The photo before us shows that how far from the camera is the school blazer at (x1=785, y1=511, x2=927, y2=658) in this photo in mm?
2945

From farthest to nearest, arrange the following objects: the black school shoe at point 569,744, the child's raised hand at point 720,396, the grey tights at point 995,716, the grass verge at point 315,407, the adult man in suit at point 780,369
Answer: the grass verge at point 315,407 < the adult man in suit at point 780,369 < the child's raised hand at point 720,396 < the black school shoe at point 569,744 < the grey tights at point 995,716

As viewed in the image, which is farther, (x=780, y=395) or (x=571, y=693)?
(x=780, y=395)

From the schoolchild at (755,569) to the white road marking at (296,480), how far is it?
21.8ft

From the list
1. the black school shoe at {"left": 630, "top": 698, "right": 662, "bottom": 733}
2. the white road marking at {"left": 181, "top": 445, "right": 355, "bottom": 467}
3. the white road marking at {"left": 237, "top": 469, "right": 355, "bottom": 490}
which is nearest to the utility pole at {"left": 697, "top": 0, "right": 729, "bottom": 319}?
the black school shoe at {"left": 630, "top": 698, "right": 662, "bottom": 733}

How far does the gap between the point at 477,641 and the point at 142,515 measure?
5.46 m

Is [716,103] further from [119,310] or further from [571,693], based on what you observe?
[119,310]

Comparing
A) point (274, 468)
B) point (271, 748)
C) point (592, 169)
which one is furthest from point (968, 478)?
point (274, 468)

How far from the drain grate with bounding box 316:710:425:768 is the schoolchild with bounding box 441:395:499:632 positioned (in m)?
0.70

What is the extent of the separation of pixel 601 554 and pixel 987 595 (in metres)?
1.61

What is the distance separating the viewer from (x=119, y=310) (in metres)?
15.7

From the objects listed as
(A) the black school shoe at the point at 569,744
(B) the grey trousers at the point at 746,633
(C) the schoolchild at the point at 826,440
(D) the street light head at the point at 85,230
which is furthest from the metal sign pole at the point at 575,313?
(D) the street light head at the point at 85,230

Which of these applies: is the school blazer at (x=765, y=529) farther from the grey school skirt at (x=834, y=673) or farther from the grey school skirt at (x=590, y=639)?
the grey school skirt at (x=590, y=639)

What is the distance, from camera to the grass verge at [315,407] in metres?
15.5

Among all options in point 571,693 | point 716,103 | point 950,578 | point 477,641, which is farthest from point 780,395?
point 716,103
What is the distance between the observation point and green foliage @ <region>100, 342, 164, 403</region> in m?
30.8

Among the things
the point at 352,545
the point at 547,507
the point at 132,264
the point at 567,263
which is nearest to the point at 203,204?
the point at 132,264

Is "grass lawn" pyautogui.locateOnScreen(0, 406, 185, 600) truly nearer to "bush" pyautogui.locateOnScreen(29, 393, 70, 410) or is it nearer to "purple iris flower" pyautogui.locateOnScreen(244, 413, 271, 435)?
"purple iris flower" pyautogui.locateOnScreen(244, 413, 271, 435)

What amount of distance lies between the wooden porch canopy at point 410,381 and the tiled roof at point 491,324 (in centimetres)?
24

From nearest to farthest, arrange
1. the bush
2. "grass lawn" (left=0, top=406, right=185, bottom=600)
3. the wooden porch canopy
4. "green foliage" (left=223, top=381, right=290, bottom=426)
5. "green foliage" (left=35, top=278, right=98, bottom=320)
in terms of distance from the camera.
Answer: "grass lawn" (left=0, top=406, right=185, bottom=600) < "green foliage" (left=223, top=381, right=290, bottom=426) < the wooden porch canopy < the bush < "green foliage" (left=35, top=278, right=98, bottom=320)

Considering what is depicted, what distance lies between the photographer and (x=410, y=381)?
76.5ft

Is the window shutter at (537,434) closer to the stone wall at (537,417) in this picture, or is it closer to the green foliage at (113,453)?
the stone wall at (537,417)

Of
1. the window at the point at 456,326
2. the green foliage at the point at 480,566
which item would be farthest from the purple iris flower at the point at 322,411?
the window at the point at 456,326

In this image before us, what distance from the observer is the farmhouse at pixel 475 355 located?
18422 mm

--

| WHAT NEEDS TO BE DONE |
Give the stretch from the start of the rows through the line that contains "Answer: the grass" as a Markdown table with the columns Index and Text, numbering each line and leaving out blank lines.

| ANSWER IN FULL |
| Index | Text |
|---|---|
| 1 | The photo before us shows that how far from the camera is the school blazer at (x1=785, y1=511, x2=927, y2=658) in this photo in mm? |
| 2 | 2945 |
| 3 | From farthest to nearest, arrange the following objects: the black school shoe at point 569,744, the child's raised hand at point 720,396, the grey tights at point 995,716, the grass verge at point 315,407, the adult man in suit at point 780,369 |
| 4 | Answer: the grass verge at point 315,407 < the adult man in suit at point 780,369 < the child's raised hand at point 720,396 < the black school shoe at point 569,744 < the grey tights at point 995,716 |